Al otro día, lunes 6 de septiembre de 2010, sonó la alarma, y, como de costumbre, mamá se levantaba a las 6:00 a.m. a prepararme el desayuno (yo despertaba media hora después). En eso se escuchó un grito profundo por parte de ella: “¡Niñas!”, exclamaba desesperada. Al escucharla desperté en seguida, sabía que para nada era algo bueno, por lo que, mis hermanas y yo bajamos rápido.

Mamá estaba en shock y desesperada, ella nos explicaba que habías dejado de respirar y que tu temperatura corporal estaba helada, no lo podíamos creer… Te habías marchado… ¿para siempre?

Mamá estaba sentada en el sofá, ella sollozaba y gritaba: “¡¿Por qué?!”, mientras golpeaba el sillón con desesperación. Le dolió mucho que te fueras así, habían compartido muchos años juntos. Los familiares que se encontraban ahí trataban de tranquilizarla, yo sólo la observaba, todavía no podía creerlo, ni siquiera tenía una lagrima en mi rostro.

Una de mis hermanas me preguntó si me encontraba bien, le dije que sí, pero segundos después corrí a mi habitación a procesar todo, incluso llegué a pellizcarme porque sentía que era una pesadilla. Me empecé a culpar también porque sospechaba que lo que había pensado la noche anterior tuvo que ver con tu muerte.

Fue un proceso muy complejo, era mucho para una niña de 10 años. Sé que no teníamos la mejor relación, y esa fue una de las cosas que más me dolió, que pude haber aprendido mucho de ti, pero siempre te rechacé.

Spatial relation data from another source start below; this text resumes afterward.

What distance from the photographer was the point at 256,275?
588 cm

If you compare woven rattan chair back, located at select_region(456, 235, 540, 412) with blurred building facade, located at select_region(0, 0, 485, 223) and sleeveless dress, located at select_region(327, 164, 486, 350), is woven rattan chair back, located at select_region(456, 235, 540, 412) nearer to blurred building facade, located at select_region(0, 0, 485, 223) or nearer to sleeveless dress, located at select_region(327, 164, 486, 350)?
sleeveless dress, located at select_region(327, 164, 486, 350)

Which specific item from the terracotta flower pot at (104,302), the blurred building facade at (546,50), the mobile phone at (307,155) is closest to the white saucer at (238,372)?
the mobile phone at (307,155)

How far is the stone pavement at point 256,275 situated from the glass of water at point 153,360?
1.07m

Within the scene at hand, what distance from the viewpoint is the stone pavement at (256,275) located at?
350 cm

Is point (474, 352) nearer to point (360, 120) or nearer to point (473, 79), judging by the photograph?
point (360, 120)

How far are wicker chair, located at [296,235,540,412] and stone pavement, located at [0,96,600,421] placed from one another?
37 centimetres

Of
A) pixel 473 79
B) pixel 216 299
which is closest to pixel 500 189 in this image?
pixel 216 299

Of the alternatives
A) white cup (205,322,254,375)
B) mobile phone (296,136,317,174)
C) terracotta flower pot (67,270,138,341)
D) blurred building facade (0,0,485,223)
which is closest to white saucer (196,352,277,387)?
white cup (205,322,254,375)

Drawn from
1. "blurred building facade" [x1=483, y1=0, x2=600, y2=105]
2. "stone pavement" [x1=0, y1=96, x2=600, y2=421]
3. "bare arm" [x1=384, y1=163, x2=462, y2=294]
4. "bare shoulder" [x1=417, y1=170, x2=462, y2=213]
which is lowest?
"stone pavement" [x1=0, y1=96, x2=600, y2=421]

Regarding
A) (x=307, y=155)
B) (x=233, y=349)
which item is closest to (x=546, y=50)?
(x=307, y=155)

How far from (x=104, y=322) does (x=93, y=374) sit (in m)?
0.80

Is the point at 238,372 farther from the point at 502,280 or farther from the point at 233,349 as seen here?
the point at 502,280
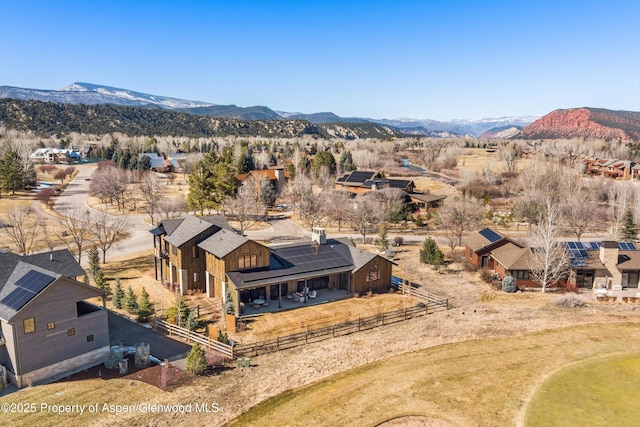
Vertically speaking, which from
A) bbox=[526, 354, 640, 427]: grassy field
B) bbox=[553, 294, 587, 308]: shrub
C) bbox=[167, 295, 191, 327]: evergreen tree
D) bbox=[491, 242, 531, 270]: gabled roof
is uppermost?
bbox=[491, 242, 531, 270]: gabled roof

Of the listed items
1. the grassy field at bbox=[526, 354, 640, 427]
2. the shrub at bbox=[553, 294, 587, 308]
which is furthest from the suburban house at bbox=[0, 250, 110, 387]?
the shrub at bbox=[553, 294, 587, 308]

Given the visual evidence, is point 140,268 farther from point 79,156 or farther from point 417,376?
point 79,156

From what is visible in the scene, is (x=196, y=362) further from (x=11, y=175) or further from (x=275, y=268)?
(x=11, y=175)

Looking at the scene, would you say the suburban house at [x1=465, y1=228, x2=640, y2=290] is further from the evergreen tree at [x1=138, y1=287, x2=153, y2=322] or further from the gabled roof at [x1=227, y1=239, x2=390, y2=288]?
the evergreen tree at [x1=138, y1=287, x2=153, y2=322]

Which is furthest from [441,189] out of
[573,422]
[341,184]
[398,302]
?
[573,422]

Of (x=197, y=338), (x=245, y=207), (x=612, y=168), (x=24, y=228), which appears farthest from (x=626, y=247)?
(x=612, y=168)

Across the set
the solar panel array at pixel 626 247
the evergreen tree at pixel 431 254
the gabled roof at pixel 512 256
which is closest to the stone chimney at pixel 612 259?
the solar panel array at pixel 626 247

Me diste una de las más grandes lecciones a esa edad: valorar lo que tenemos antes de que sea demasiado tarde.

Padre, hoy te escribo diez años después, al final puedo decir que no te fuiste para siempre, ya que, una parte de ti está dentro de mí. Estás conmigo es cada paso que doy. He aprendido mucho de tu muerte, me hizo crecer e inspirarme a dar lo mejor de mí y a hacer de este mundo un lugar mejor. Me has enseñado muchas cosas y a practicar el desapego en mi vida, porque sólo tenemos una vida. ¡Hay que hacer todo aquello que nos genere placer!

Mi madre también aprendió mucho de ti, ella se convirtió en una mujer muy segura de sí misma y sin miedo. Es el mejor ejemplo de que no se necesita de nadie para salir adelante, dado que, a partir de tu muerte, ella no volvió a interesarse en otra persona, y hemos podido salir adelante.

Te recordamos con cariño y esperamos que tu proceso en el otro plano sea grato. Gracias por todo, papá, nos volveremos a encontrar.


¹ Carlos Sadness, 2019, Semilla Negra.